*ESTRATTO*:

Tumore al colon retto, ricercatrice italiana mette a punto una nuova tecnica di diagnosi precoce
Si chiama Surface Plasmon Resonance Imaging (Spri) ed è stata messa a punto da una ricercatrice dell’Università di Catania, Noemi Bellassai, per la diagnosi precoce del tumore al colon retto. La tecnica è stata sviluppata nell’ambito del progetto Ultraplacad e la ricercatrice – che ha utilizzato la metodica per la propria tesi di dottorato in Scienze Chimiche – è stata premiata con la Medaglia Leonardo da Vinci 2020, il riconoscimento promosso dal Ministero dell’Istruzione, dell’Università e della Ricerca e assegnato dalla Conferenza dei Rettori delle Università Italiane al fine di valorizzare a livello internazionale le competenze e le capacità del capitale umano, dell’alta formazione e della ricerca italiana.
La tecnica basa il suo approccio sull’analisi molecolare del sangue periferico (biopsia liquida), permettendo di identificare in modo non invasivo e altamente sensibile i biomarcatori di quello che è uno dei tumori più insidiosi. “La scoperta di mutazioni genomiche nei biomarcatori tumorali circolanti – ha spiegato la ricercatrice – ha incentivato sempre più lo sviluppo di piattaforme molecolari in grado di analizzare biomolecole d'interesse direttamente nel sangue periferico di pazienti allo stadio iniziale del tumore”.

*MATERIALE PRESENTATO*:
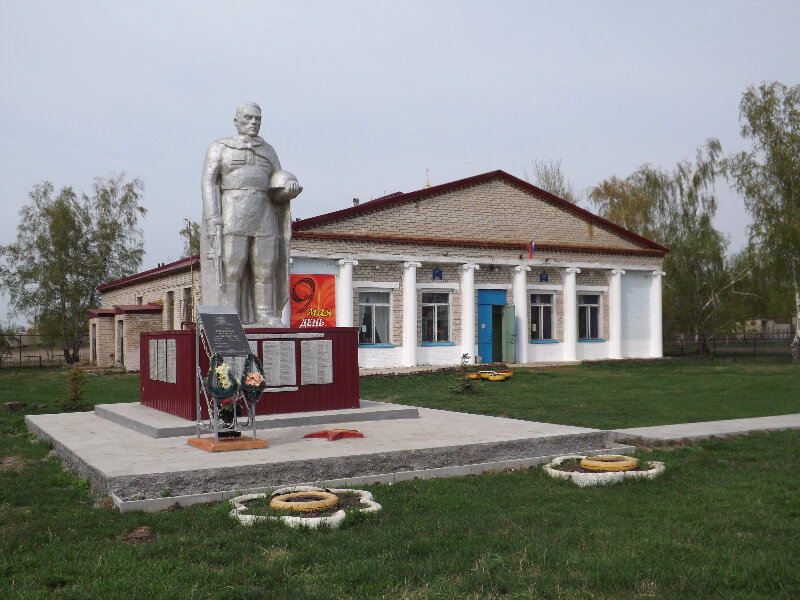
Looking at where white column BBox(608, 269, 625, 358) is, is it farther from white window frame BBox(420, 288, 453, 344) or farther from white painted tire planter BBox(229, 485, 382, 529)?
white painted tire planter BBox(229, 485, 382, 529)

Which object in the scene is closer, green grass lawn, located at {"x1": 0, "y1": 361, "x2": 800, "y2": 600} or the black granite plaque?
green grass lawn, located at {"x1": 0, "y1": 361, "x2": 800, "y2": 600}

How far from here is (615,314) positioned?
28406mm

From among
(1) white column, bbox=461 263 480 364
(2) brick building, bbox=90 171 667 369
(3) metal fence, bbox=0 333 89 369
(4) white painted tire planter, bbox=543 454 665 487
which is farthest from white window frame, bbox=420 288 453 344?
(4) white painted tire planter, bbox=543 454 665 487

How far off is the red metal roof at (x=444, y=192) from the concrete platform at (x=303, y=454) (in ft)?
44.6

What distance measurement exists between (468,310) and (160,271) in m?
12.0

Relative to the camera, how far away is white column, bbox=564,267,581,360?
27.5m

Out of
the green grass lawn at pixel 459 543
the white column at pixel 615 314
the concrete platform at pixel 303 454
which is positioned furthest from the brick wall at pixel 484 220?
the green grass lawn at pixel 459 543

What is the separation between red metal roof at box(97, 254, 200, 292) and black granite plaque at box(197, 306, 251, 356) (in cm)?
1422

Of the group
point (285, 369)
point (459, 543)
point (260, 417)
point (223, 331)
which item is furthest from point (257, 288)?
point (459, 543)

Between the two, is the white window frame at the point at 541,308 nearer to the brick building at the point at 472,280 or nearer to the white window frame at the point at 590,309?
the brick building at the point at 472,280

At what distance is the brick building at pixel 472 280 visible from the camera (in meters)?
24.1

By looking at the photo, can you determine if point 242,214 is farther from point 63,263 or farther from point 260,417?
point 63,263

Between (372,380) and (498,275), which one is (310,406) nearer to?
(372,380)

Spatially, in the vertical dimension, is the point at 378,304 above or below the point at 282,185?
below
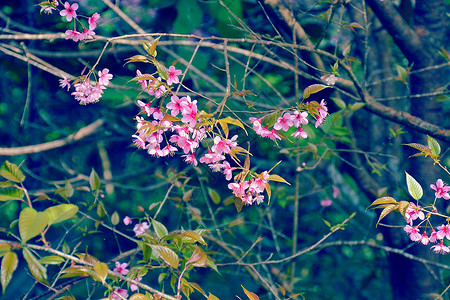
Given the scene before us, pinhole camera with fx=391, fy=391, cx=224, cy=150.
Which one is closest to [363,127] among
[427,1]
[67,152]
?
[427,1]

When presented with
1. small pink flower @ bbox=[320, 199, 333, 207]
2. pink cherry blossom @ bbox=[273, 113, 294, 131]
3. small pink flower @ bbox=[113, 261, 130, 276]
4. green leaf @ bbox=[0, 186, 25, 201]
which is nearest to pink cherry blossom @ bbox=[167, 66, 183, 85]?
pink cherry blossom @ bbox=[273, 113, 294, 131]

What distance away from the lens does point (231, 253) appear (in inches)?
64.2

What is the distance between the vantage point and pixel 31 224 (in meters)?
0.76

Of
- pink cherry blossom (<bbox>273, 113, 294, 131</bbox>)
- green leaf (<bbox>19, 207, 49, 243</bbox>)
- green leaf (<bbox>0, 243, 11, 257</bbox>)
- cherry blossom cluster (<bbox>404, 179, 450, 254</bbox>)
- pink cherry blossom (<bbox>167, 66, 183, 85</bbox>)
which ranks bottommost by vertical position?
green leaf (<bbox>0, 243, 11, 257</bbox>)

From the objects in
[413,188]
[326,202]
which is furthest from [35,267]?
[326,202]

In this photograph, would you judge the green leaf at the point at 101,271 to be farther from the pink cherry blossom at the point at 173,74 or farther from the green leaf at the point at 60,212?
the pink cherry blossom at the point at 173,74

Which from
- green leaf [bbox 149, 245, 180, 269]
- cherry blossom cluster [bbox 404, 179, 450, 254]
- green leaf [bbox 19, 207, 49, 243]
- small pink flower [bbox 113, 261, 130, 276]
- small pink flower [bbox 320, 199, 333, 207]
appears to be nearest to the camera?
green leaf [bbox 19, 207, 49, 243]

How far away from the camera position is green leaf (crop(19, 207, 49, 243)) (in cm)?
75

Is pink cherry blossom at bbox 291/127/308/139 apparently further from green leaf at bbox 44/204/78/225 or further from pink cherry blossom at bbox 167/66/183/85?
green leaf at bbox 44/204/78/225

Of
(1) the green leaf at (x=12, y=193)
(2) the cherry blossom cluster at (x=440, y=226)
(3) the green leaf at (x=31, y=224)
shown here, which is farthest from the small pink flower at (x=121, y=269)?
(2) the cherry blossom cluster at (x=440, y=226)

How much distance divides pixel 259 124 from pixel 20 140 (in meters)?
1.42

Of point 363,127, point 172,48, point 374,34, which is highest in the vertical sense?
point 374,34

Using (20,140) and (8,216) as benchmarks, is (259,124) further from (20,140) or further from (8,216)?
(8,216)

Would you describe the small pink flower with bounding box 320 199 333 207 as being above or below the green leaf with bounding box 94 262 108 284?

*COMPITO A*:
Rispondi in base all'estratto sulla tecnica Spri.
(i) In quale università lavora la ricercatrice che ha messo a punto la tecnica?
(ii) Quale riconoscimento le è stato assegnato?
(iii) Su quale tipo di analisi si basa l'approccio della tecnica?
*COMPITO B*:
Trascrivi senza modifiche il passo dell'estratto sulla tecnica Spri che comincia con "Tumore al colon retto, ricercatrice" e prosegue fino a "della ricerca italiana.".
*COMPITO C*:
Scrivi il seguito dell'articolo sulla tecnica Spri per la diagnosi precoce del tumore al colon retto, a partire dal punto in cui si ferma.

*LA TUA RISPOSTA A*:
(i) All'Università di Catania.
(ii) La Medaglia Leonardo da Vinci 2020.
(iii) Sull'analisi molecolare del sangue periferico, cioè la biopsia liquida.

*LA TUA RISPOSTA B*:
Tumore al colon retto, ricercatrice italiana mette a punto una nuova tecnica di diagnosi precoce
Si chiama Surface Plasmon Resonance Imaging (Spri) ed è stata messa a punto da una ricercatrice dell’Università di Catania, Noemi Bellassai, per la diagnosi precoce del tumore al colon retto. La tecnica è stata sviluppata nell’ambito del progetto Ultraplacad e la ricercatrice – che ha utilizzato la metodica per la propria tesi di dottorato in Scienze Chimiche – è stata premiata con la Medaglia Leonardo da Vinci 2020, il riconoscimento promosso dal Ministero dell’Istruzione, dell’Università e della Ricerca e assegnato dalla Conferenza dei Rettori delle Università Italiane al fine di valorizzare a livello internazionale le competenze e le capacità del capitale umano, dell’alta formazione e della ricerca italiana.

*LA TUA RISPOSTA C*:
Oltre ad implicare una diagnosi certamente meno invasiva della colonscopia, il nuovo approccio potrà determinare un miglioramento delle attività di controllo clinico nelle fasi post-operatorie e dopo i trattamenti terapeutici con una notevole riduzione dei costi. “E consentire di definire un nuovo modello di tecnologia di frontiera in ambito clinico” ha aggiunto Bellassai.
Nello specifico, la ricercatrice ha messo a punto “un biosensore plasmonico integrato ad un circuito microfluidico e a nanostrutture funzionalizzate per la rivelazione ultrasensibile di mutazioni puntiformi presenti nella sequenza del gene kras, riconosciuto come target molecolare circolante nel sangue periferico di pazienti sospetti o già affetti da cancro al colon-retto”, superando ostacoli e limitazioni delle tecniche diagnostiche ad oggi disponibili in quanto la tecnica non ha richiesto l’uso né di marcatori fluorescenti né di protocolli di amplificazione della sequenza di Dna da identificare.